Saturday, May 29, 2010

Accusations of Sedition


Lately, we have heard cries of "sedition" from supporters of the Obama administration, and from supposedly objective news reporters, who are showing their partisan colors with every word that comes out of their mouths. These accusations are heaped upon the heads of those who dare to criticize the current occupants of the executive branch, or who characterize their actions as dictatorial or imcompetent. It seems that the supporters of the Obama administration are floating the idea of sedition as a trial balloon for the possible instatement of some new version of the Alien and Sedition Acts. Unlike President Bush, who's support of the Patriot Act shows his contempt for rights but who nevertheless responded to protestors by saying "It's their right", the Obama adminstration has made no effort to correct the zeal of his supporters for tyranny.

Few of those who throw this word around so lightly understand the principles upon which our government is founded, and therefore are ignorant (at best) of the reason why throwing this accusation around is met by contempt from those who are so accused. Earlier today, I responded to the report of such an accusation on a message board I visit infrequently. There, the moderator reported that he was being accused of sedition by the Daily Kos because he had referred to Obama as "Der Fuhrer". And yet only a Fuhrer, that is a tyrant, would supress the free speech of free people via accusations of "sedition."

Here is my comment:

The concept of "sedition" does not properly belong to the legal tradition of a free society. To see why, consider the definition of sedition from Dictionary.com:

1. Conduct or language inciting rebellion against the authority of the state.

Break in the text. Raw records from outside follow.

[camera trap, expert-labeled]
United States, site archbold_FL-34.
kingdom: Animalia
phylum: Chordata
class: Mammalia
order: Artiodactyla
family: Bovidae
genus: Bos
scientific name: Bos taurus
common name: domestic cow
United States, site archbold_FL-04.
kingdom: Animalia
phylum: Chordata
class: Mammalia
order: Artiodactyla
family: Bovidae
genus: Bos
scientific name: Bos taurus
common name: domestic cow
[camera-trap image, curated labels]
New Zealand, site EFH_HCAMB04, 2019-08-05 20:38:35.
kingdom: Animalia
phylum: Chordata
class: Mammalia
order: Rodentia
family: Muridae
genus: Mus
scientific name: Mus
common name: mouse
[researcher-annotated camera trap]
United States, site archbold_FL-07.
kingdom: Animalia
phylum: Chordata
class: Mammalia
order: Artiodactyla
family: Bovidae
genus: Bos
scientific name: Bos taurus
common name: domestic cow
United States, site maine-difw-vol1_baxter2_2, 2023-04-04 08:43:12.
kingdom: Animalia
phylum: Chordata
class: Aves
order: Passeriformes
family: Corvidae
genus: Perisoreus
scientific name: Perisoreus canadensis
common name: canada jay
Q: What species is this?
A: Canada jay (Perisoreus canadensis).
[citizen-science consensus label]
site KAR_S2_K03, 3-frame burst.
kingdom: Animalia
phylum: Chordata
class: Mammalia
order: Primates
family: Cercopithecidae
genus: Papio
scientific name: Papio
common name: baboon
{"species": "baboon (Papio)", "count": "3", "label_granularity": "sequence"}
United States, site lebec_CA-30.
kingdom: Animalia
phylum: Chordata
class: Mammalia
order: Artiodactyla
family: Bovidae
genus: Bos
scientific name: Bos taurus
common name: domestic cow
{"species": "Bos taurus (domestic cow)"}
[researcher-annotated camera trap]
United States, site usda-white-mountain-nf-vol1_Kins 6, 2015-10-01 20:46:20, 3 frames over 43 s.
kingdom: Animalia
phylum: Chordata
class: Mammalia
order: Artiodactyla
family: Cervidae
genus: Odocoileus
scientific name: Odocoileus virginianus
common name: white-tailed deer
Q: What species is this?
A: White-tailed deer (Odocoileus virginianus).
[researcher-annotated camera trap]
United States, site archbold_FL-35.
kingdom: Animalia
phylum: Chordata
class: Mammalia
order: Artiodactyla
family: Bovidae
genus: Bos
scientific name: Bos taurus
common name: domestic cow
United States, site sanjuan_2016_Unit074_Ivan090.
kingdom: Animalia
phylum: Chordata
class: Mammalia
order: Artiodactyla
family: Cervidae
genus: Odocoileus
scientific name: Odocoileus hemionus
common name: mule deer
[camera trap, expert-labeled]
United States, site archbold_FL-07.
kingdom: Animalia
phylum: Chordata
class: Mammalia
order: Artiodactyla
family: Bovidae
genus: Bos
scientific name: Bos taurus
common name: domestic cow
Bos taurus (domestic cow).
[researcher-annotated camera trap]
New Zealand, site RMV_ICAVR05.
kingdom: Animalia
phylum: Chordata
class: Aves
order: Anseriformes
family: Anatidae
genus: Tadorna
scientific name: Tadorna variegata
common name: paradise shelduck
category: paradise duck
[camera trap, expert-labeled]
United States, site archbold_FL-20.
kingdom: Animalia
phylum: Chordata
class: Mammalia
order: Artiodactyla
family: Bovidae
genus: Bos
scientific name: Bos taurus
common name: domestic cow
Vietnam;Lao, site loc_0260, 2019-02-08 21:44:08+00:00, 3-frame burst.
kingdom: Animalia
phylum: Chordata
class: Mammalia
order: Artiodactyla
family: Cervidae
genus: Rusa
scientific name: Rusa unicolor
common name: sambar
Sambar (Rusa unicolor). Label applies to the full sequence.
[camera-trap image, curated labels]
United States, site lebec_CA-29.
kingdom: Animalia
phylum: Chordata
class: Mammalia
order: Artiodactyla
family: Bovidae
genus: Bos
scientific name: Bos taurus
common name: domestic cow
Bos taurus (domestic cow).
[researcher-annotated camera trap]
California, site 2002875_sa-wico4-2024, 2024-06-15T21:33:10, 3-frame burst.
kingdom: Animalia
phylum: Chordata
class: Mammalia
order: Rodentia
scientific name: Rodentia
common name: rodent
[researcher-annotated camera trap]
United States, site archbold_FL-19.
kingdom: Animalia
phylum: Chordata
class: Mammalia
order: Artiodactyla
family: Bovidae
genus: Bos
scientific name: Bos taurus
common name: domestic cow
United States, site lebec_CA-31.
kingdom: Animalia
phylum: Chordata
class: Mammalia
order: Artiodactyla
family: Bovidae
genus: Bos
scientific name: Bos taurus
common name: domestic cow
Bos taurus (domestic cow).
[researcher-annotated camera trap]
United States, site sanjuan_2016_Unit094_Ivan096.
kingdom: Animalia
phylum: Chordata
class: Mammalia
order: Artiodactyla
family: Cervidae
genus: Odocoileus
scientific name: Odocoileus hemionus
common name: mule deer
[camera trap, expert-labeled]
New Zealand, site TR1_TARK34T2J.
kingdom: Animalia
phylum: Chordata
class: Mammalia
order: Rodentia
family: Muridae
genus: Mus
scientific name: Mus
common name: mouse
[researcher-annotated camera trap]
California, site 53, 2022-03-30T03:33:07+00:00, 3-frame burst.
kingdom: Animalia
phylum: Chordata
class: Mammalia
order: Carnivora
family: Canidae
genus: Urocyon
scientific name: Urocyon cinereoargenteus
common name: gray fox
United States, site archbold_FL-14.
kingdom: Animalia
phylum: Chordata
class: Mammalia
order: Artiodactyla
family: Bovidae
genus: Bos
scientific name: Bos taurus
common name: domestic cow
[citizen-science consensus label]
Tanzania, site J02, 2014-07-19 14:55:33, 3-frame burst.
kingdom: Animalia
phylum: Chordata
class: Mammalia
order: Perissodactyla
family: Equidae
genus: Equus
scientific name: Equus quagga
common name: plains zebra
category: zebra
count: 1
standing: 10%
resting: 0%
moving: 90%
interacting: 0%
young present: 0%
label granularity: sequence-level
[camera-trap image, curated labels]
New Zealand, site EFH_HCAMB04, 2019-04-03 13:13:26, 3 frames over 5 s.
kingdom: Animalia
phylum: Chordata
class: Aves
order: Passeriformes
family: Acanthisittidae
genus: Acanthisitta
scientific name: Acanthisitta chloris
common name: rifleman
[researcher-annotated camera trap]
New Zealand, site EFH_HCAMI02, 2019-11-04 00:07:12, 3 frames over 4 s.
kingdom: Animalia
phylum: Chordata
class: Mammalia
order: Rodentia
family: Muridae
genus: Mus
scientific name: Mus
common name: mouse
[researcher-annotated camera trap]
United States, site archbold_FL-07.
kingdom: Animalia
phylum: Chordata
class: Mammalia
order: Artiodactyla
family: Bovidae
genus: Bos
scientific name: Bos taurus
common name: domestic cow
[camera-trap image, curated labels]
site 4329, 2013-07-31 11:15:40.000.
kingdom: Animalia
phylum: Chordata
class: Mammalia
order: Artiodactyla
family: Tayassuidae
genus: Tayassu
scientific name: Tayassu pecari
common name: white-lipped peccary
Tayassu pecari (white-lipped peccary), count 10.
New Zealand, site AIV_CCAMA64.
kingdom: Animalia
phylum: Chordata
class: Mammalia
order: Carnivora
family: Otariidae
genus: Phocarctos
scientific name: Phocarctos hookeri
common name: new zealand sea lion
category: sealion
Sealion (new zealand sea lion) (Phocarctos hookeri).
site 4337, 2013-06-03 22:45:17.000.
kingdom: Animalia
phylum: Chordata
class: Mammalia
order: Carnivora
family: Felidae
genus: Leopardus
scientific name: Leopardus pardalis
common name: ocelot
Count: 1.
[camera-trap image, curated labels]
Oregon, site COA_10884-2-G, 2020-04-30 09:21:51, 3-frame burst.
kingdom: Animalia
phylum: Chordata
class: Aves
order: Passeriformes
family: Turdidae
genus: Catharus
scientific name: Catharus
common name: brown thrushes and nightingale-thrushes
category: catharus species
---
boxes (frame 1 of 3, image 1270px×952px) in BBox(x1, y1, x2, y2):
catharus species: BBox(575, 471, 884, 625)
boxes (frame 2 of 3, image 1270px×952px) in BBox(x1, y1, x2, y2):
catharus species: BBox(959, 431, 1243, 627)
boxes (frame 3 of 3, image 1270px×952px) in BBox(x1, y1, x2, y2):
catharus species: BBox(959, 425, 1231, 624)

In a free society, any authority the state has comes from sovereign individuals. The state is not sovereign; it is the individual that is sovereign. And sovereign individuals do not owe allegiance to any state, or to any executive or representative thereof. We owe our honor and loyalty to the Constitution that protects our rights. Our rights do not come from the state, and they cannot be taken away from us by the state. Nor can we voluntarily surrender them. That is what unaLIENable means
.

Further, according to the Constitution, the government receives any power it has as a matter of duty and privilege; the government has no rights. Rather, "We the People, in order to form a more perfect Union . . ." have from our status as sovereigns, granted the federal government a limited set of duties and privileges for the purpose of protecting our rights. Since liberty is one of those rights, we are at complete liberty to say anything we want about the government that We the People have created, and that extends to the liberty to criticize and lampoon the president and his appointees. By standing for election, the president has put himself if the public eye and must expect to be roundly criticized at his every move by citizens jealous of their right to free speech. If he can't stand the heat, he should get the hell out of the kitchen, as Harry Truman used to say.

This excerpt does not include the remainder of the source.